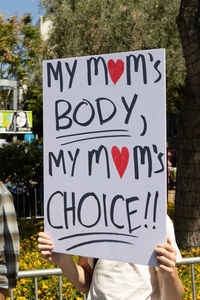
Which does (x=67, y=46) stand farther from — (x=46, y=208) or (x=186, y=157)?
(x=46, y=208)

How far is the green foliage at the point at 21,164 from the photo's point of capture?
1007 cm

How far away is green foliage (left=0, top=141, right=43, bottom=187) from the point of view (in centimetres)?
1007

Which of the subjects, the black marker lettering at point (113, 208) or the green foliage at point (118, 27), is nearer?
the black marker lettering at point (113, 208)

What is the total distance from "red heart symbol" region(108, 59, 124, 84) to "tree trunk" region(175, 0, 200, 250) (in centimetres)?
461

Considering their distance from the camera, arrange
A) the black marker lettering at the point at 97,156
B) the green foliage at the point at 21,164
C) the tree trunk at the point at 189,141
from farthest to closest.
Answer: the green foliage at the point at 21,164, the tree trunk at the point at 189,141, the black marker lettering at the point at 97,156

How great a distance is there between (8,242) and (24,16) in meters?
24.7

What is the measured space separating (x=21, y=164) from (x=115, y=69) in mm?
8474

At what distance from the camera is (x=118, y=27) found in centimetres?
2042

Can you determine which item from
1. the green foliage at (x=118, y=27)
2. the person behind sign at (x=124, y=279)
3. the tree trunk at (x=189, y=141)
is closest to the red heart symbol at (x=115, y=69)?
the person behind sign at (x=124, y=279)

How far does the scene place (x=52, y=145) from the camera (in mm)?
1981

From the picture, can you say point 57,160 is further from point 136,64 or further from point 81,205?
point 136,64

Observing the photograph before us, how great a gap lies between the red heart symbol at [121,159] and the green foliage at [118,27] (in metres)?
18.8

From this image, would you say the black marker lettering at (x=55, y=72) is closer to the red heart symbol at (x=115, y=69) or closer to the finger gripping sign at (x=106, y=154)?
the finger gripping sign at (x=106, y=154)

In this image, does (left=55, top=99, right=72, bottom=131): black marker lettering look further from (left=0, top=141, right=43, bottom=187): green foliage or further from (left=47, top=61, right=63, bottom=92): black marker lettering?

◆ ◆ ◆ ◆ ◆ ◆ ◆

YOUR TASK>
Output every one of the records above exactly as it stands, with the same wording and line breaks, and leave the pictures out.

THE SOLUTION>
Which does (x=67, y=46) stand farther from — (x=46, y=208) or (x=186, y=157)?
(x=46, y=208)

How far is the green foliage at the point at 21,164 from the photo's point of capture?
1007 cm

How far away is green foliage (left=0, top=141, right=43, bottom=187) from the point of view (in centimetres)?
1007

Which of the subjects, the black marker lettering at point (113, 208) or the green foliage at point (118, 27), is nearer?
the black marker lettering at point (113, 208)

What is the total distance from "red heart symbol" region(108, 59, 124, 84) to "tree trunk" region(175, 0, 200, 250) (in centimetres)?
461

Considering their distance from the camera, arrange
A) the black marker lettering at the point at 97,156
B) the green foliage at the point at 21,164
C) the tree trunk at the point at 189,141
from farthest to closest.
Answer: the green foliage at the point at 21,164, the tree trunk at the point at 189,141, the black marker lettering at the point at 97,156

How great a distance is there between (8,242) and (24,16) in meters?
24.7

What is the measured space separating (x=21, y=164) from (x=115, y=69) in mm?
8474

At what distance from the camera is (x=118, y=27) found in centimetres?
2042

Can you determine which item from
1. the green foliage at (x=118, y=27)
2. the person behind sign at (x=124, y=279)
3. the tree trunk at (x=189, y=141)
is closest to the red heart symbol at (x=115, y=69)?
the person behind sign at (x=124, y=279)

How far does the scene place (x=52, y=145) from the camera (in mm)?
1981

From the picture, can you say point 57,160 is further from point 136,64 or further from point 81,205?
point 136,64

Observing the photograph before us, how great a gap lies between the red heart symbol at [121,159] and the green foliage at [118,27] (in metres)?
18.8

From this image, would you say the black marker lettering at (x=55, y=72) is closer to the red heart symbol at (x=115, y=69) or closer to the finger gripping sign at (x=106, y=154)?
the finger gripping sign at (x=106, y=154)

In this image, does (left=55, top=99, right=72, bottom=131): black marker lettering look further from (left=0, top=141, right=43, bottom=187): green foliage or further from (left=47, top=61, right=63, bottom=92): black marker lettering?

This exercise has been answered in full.